What to work on: Would you write the data out once more, exactly as it is?

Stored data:
────────────────────

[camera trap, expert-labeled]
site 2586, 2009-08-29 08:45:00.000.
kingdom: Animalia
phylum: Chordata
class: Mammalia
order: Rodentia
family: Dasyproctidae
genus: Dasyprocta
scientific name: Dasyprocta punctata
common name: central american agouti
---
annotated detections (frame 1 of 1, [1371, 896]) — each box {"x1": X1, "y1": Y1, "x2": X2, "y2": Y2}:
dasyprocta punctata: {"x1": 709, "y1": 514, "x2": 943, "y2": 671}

────────────────────

Answer area:
[camera trap, expert-labeled]
site 2586, 2009-08-29 08:45:00.000.
kingdom: Animalia
phylum: Chordata
class: Mammalia
order: Rodentia
family: Dasyproctidae
genus: Dasyprocta
scientific name: Dasyprocta punctata
common name: central american agouti
---
annotated detections (frame 1 of 1, [1371, 896]) — each box {"x1": X1, "y1": Y1, "x2": X2, "y2": Y2}:
dasyprocta punctata: {"x1": 709, "y1": 514, "x2": 943, "y2": 671}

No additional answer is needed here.